Passage provided =>
╭──
Starved of cash, China watches silently as biting cold freezes life in north

Post zero-Covid days have not proved to be good for a majority of Chinese nationals who aspired to regain the momentum of life with money and employment in their Lunar New Year. In fact, with a substantial number of local governments in China’s provinces almost cash strapped because of three years of lockdowns and travel restrictions which were strictly followed under the zero-Covid policy, a large number of people are either without jobs or waiting for wages for months.


In North China’s small towns and rural areas people are in the throes of an unprecedented winter induced crisis. With the region facing a blistering cold spell, while strong winds and sub-zero temperatures continue to pulverise normal life, short supply in natural gas is leaving people in rural areas to fend for themselves, said the South China Morning Post. The Hong Kong-based daily said purchasing restrictions in northern China have left thousands of rural residents without heat in the freezing conditions, as local government authorities have no money to place enough orders with gas suppliers to meet demand.
╰──
Required tasks =>
(a) In the article on northern China's cold, why do local government authorities lack enough gas orders to meet demand?
(b) Pick up the article on northern China's cold at its final sentence and write what comes next.

Stored data
╭──
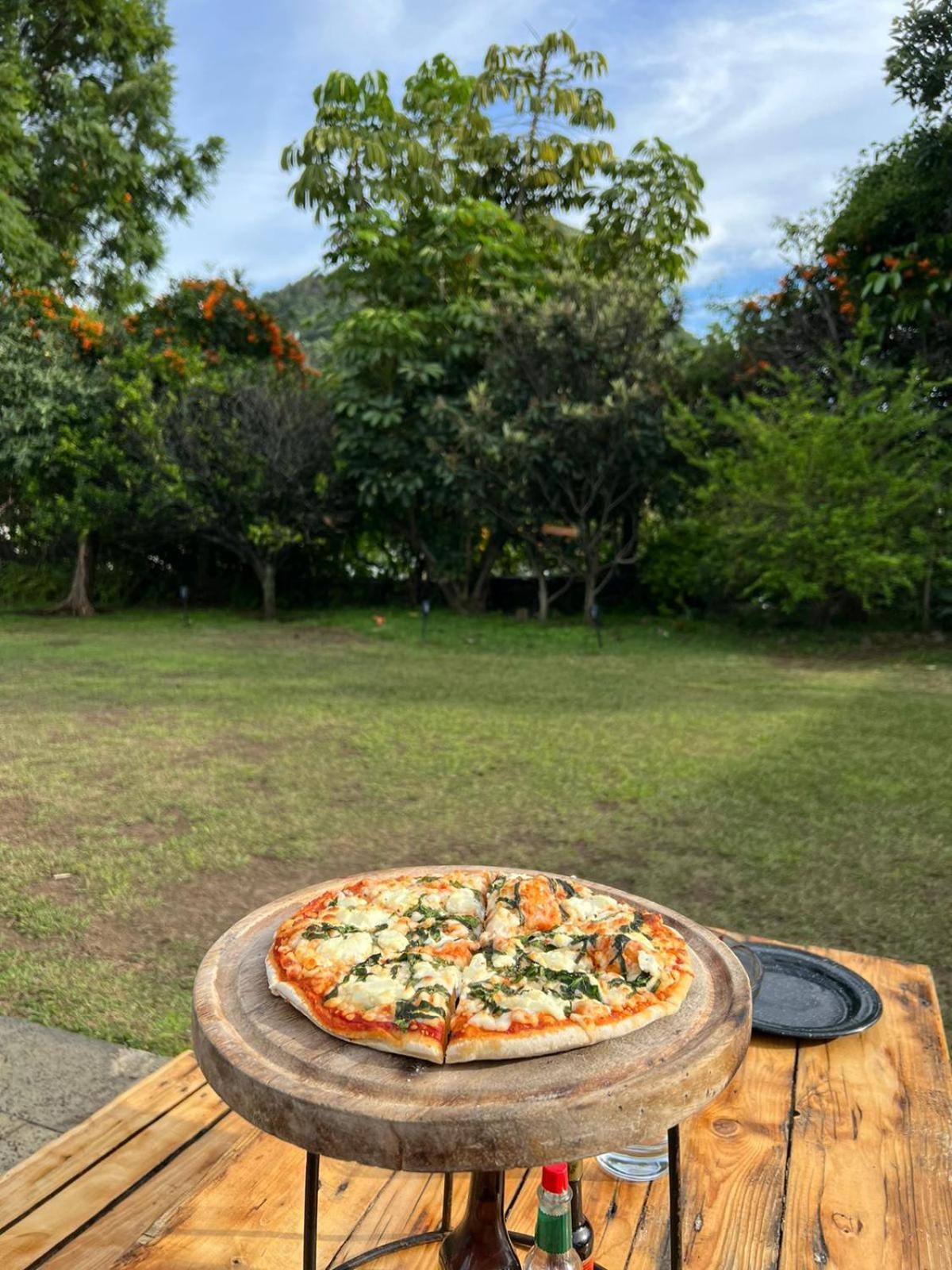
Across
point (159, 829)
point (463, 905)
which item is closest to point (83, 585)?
point (159, 829)

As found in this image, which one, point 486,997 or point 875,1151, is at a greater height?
point 486,997

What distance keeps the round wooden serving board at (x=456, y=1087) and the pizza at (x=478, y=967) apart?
0.08 feet

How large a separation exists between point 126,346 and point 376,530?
14.2ft

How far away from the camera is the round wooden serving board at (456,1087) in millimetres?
956

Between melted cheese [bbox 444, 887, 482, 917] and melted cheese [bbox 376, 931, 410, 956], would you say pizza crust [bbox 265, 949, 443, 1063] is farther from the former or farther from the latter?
melted cheese [bbox 444, 887, 482, 917]

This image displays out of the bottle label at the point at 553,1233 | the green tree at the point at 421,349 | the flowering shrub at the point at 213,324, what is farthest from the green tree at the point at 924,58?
the bottle label at the point at 553,1233

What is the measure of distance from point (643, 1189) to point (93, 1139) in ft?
3.44

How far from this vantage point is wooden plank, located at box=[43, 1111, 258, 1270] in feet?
4.58

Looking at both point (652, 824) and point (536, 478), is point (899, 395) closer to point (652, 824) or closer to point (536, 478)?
point (536, 478)

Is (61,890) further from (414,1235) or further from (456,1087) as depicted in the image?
(456,1087)

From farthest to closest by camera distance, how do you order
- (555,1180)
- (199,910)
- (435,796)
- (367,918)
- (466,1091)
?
(435,796)
(199,910)
(367,918)
(555,1180)
(466,1091)

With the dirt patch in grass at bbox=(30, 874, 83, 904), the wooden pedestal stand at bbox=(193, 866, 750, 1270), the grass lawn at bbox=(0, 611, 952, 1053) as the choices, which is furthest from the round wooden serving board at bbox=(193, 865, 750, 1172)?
the dirt patch in grass at bbox=(30, 874, 83, 904)

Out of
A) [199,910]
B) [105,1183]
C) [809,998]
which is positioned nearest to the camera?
[105,1183]

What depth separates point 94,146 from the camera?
560 inches
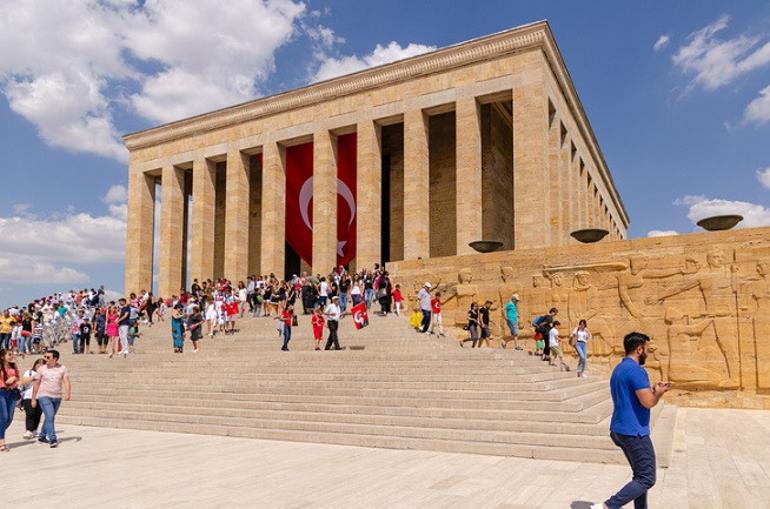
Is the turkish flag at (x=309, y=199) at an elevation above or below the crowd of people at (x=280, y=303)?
╰──
Responses by task =>
(a) They have no money to place enough orders with gas suppliers.

(b)
Increasing number of local governments in China are finding it hard to fill the hole in their budgets created by the collapse of the property market, slowing down of economic activities and excessive spending on Covid-related care in the past three years. For this, CNBC cites the declining of China’s overall economic health as the prime reason. According to the news outlet, China faces nearly 1 trillion funding gaps due to the real estate crisis, tax rebates and widespread lockdowns, impacting sharply the government’s ability to generate revenue for the country.


Shedding more lights into the coffers of local governments in China, Reuters said in the first eight months of last year alone, the country’s 31 provincial governments reported a gap between general public revenue and expenditure totalling $948 billion. Populous provinces of Sichuan, Henan, Hunan, and Guangdong suffered the largest shortfalls in revenue, Reuters said.


Earlier, any shortfall in revenue generation by provincial governments in China used to be compensated by transfer of funds from the central government. But this time Beijing is itself in the midst of fiscal stress, forcing local governments to resort to desperate measures like cutting salaries, reducing headcounts, lowering subsidies and others to offset challenges.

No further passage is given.